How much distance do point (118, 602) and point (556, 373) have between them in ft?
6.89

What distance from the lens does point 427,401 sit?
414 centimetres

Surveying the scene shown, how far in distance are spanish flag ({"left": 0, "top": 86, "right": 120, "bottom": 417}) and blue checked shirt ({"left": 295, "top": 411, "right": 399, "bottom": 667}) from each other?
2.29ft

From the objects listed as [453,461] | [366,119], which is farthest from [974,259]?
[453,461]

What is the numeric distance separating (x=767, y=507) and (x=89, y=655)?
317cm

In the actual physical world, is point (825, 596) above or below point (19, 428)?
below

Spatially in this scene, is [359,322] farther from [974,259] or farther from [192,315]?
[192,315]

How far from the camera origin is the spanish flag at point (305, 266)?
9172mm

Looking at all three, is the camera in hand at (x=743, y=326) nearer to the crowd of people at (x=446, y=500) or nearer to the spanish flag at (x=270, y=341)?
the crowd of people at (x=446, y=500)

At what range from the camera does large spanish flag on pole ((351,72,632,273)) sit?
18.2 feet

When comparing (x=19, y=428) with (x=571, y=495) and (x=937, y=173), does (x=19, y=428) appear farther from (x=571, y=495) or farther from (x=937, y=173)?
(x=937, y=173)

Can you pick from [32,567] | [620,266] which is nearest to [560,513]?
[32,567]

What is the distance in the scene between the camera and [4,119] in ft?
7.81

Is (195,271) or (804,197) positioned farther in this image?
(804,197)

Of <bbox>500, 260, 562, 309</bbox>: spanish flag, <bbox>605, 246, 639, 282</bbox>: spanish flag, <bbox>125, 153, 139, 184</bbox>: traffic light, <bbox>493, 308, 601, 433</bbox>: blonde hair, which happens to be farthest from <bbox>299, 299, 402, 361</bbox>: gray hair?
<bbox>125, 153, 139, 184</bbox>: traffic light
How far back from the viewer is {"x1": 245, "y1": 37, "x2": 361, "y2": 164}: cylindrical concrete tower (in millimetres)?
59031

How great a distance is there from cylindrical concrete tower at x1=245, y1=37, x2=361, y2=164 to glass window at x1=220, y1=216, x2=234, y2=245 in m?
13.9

****************

Written exercise » Copy every line above word for word, with no changes.

Exercise answer »
How much distance do point (118, 602) and point (556, 373) have between them in ft?
6.89

What distance from the lens does point 427,401 sit?
414 centimetres

Surveying the scene shown, how far in distance are spanish flag ({"left": 0, "top": 86, "right": 120, "bottom": 417}) and blue checked shirt ({"left": 295, "top": 411, "right": 399, "bottom": 667}) from each other?
2.29ft

From the objects listed as [453,461] | [366,119], which is farthest from [974,259]?
[453,461]

What is the numeric distance separating (x=767, y=507) and (x=89, y=655)?
317cm

In the actual physical world, is point (825, 596) above or below point (19, 428)?
below

Spatially in this scene, is [359,322] farther from [974,259] or farther from [192,315]?
[192,315]

How far from the camera origin is the spanish flag at point (305, 266)?
9172mm

Looking at all three, is the camera in hand at (x=743, y=326) nearer to the crowd of people at (x=446, y=500) or nearer to the spanish flag at (x=270, y=341)?
the crowd of people at (x=446, y=500)

At what range from the camera does large spanish flag on pole ((351,72,632,273)) sit?
18.2 feet

When comparing (x=19, y=428) with (x=571, y=495) and (x=937, y=173), does (x=19, y=428) appear farther from (x=571, y=495) or farther from (x=937, y=173)?
(x=937, y=173)

Can you pick from [32,567] | [620,266] which is nearest to [560,513]?
[32,567]

What is the distance in the scene between the camera and [4,119] in ft?
7.81

Is (195,271) or (804,197) positioned farther in this image?
(804,197)

Of <bbox>500, 260, 562, 309</bbox>: spanish flag, <bbox>605, 246, 639, 282</bbox>: spanish flag, <bbox>125, 153, 139, 184</bbox>: traffic light, <bbox>493, 308, 601, 433</bbox>: blonde hair, which happens to be farthest from <bbox>299, 299, 402, 361</bbox>: gray hair?
<bbox>125, 153, 139, 184</bbox>: traffic light
How far back from the viewer is {"x1": 245, "y1": 37, "x2": 361, "y2": 164}: cylindrical concrete tower (in millimetres)?
59031

How great a distance is there from cylindrical concrete tower at x1=245, y1=37, x2=361, y2=164 to glass window at x1=220, y1=216, x2=234, y2=245 in m?
13.9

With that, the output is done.